Biografi, Pemikiran, dan karya-karya Hamzah Fansuri
Pada abad ke XVII, kerajaan
Aceh mencapai zaman kejayaannya. Kerajaan Aceh pada masa ini banyak dikunjungi
oleh ulama dan orang-orang Muslim yang ingin menuntut ilmu Islam, baik dari
mancanegara maupun dalam negeri. Hal ini disebabkan karena Aceh pada waktu itu merupakan
tempat studi agama Islam yang terkenal di kepulauan Nusantara dan sekitarnya. Selama
di Aceh, orang-orang yang menuntut ilmu agama Islam ini bekerja sebagai
pengajar ilmu agama dan ada juga yang menjadi pengarang kitab dari berbagai
cabang ilmu pengetahuan. Salah satu cendikiawan yang turut menuntut ilmu di
Aceh ialah Hamzah Fansuri yang terkenal dengan ajaran tasawuf wujudiyah-nya. Kehidupan Hamzah Fansuri tidak terlepas dari
sejarah perjalanan penyebaran agama Islam di Nusantara. Hamzah Fansuri merupakan
orang pertama yang mempelopori pengembangan sastra Melayu di Nusantara dengan
aliran tasawuf wujudiyah yang diaplikasikan dalam kehidupan dan dipaparkan
dengan lirik sastra Melayu.
Hamzah Fansuri adalah
seorang cendikiawan, ulama tasawuf, sastrawan, dan budayawan terkemuka. Ia diperkirakan
telah menjadi penulis pada masa Kesultanan Aceh diperintah oleh Sultan Alauddin
Riayat Syah Sayid al-Mukammal (1588-1604) dan dapat ditarik benang merah jika
Hamzah Fanshuri hidup antara pertengahan abad ke-16 hingga awal abad ke-17. Ia
berasal dari Fansur yakni sebuah kota pantai di barat Sumatera bagian utara,
arah ke selatan daerah Aceh (sekarang sebagian masuk dalam wilayah Sumatera
Utara). Ciri khas negeri Fansur itu adalah penghasil kapur barus yang sangat
terkenal di dunia pada saat itu. Ia sering melakukan perjalanan untuk menuntut
ilmu, antara lain ke Kudus, Banten, Johor, Siam, India, Persia, Irak, Mekah,
Madinah, dan lain-lain. Setelah pengembaraannya selesai, ia kembali ke Aceh dan
mengajarkan ilmunya. Pada mulanya ia berdiam di Barus lalu ke Banda Aceh,
kemudian ia mendirikan dayah di Oboh, Singkil.

DATA YANG DISEDIAKAN:
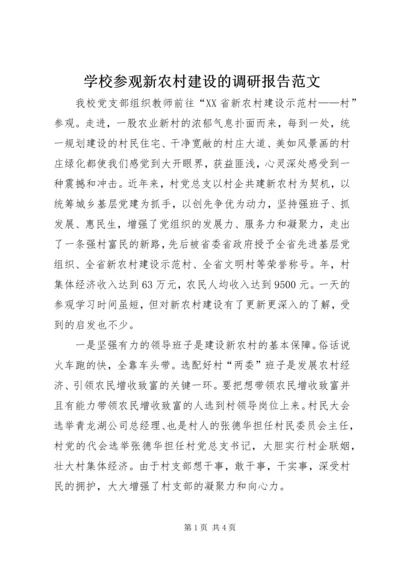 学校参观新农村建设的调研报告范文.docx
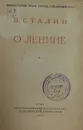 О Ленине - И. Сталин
...
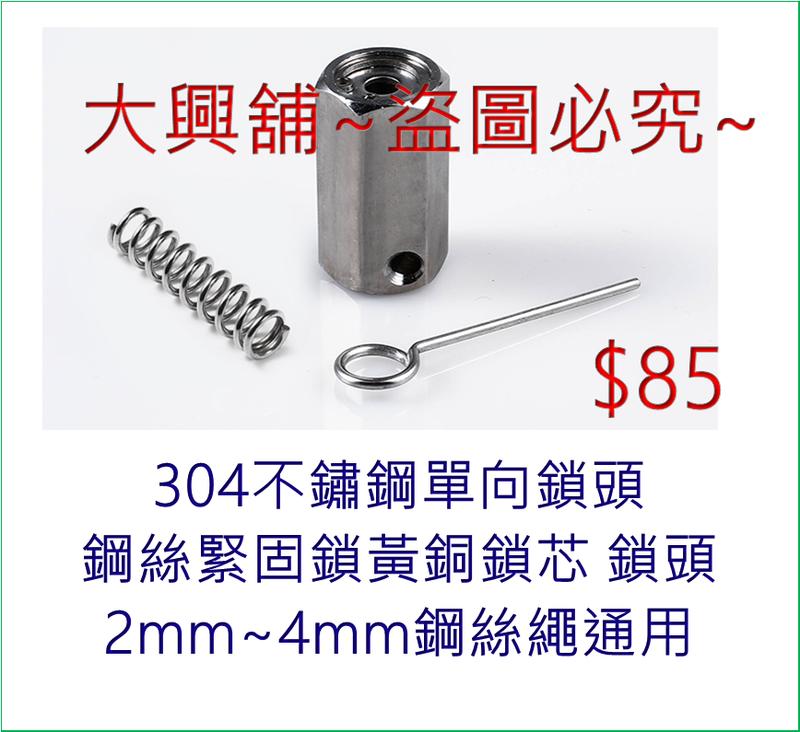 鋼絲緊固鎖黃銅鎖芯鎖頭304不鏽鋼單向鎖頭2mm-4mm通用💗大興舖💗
--
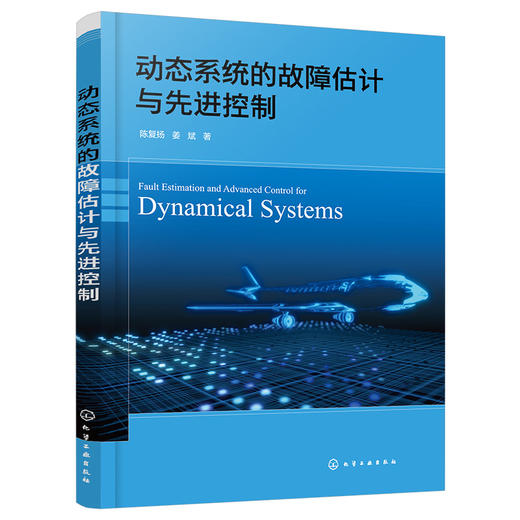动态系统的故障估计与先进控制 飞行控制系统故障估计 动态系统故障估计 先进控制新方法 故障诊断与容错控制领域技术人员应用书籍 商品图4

TUJUAN LATIHAN:
Teruskan bacaan tentang Hamzah Fansuri, dimulai setelah kalimat terakhir yang tercantum. Item-item di atas tidak berhubungan dengan bacaan tentang Hamzah Fansuri.

JAWABAN LATIHAN:
Hamzah Fansuri termasuk
orang yang sangat gemar dan mementingkan dalam mencari ilmu, terutama ilmu
agama, khususnya tasawuf. Untuk itu, ia tidak segan-segan berpergian jauh dalam
waktu lama untuk tujuan itu. Namun, perjalanannya tidak hanya untuk mencari
ilmu pengetahuan tetapi juga untuk kepentingan amalan agama, terutama berkaitan
dengan ajaran tasawuf yang dianutnya. Hamzah Fansuri dapat dikatakan tokoh
tasawuf dari Aceh yang membawa faham wahdatul
wujud. Ajaran Hamzah Fansuri ini banyak bersumber dari pemikiran Ibnu
Arabi. Ajaran wahdatul wujud adalah
ajaran yang meyakini bahwa Tuhan dapat bersatu dengan makhluknya atau serupa
dengan pengertian pantheisme. Jasanya yang paling menonjol dalam bidang
pendidikan adalah usahanya memperkaya bahasa Melayu menjadi bahasa ilmu
pengetahuan yang tidak kalah dengan bahasa-bahasa ilmu pengetahuan dunia lain.
Oleh karena itu, Hamzah Fansuri dianggap sebagai perintis penggunaan bahasa
Melayu menjadi bahasa ilmu pengetahuan yang hingga kini semakin berkembang
pesat.
Pada
mulanya Hamzah Fansuri mempelajari ilmu tasawuf setelah menjadi anggota tarekat
Qadiriyah yang didirikan oleh Abdul Qadir Jailani. Pengaruh Hamzah Fansuri
cepat tersebar di seluruh Nusantara terutama melalui pengajaran-pengajaran yang
beliau berikan selama perantauan ke berbagai tempat dan melalui karya-karyanya
yang tersebar di seluruh Asia Tenggara. Murid-muridnya pun tersebar pula di
mana-mana. Hamzah Fansuri tidak saja dikenal sebagai ulama tasawuf dan
sastrawan terkemuka tetapi juga seorang perintis dan pelopor pembaharuan yang
sangat besar bagi perkembangan kebudayaan Islam di Nusantara. Khususnya di
bidang kerohanian, keilmuan, filsafat, bahasa, dan sastra. Di bidang keilmuan,
Hamzah Fansuri telah mempelopori penulisan risalah tasawuf atau keagamaan yang
demikian sistematis dan bersifat ilmiah. Sebelum karya-karya Hamzah Fansuri
muncul, masyarakat Melayu mempelajari masalah-masalah agama, tasawuf, dan
sastra melalui kitab-kitab yang ditulis dalam bahasa Arab dan Persia.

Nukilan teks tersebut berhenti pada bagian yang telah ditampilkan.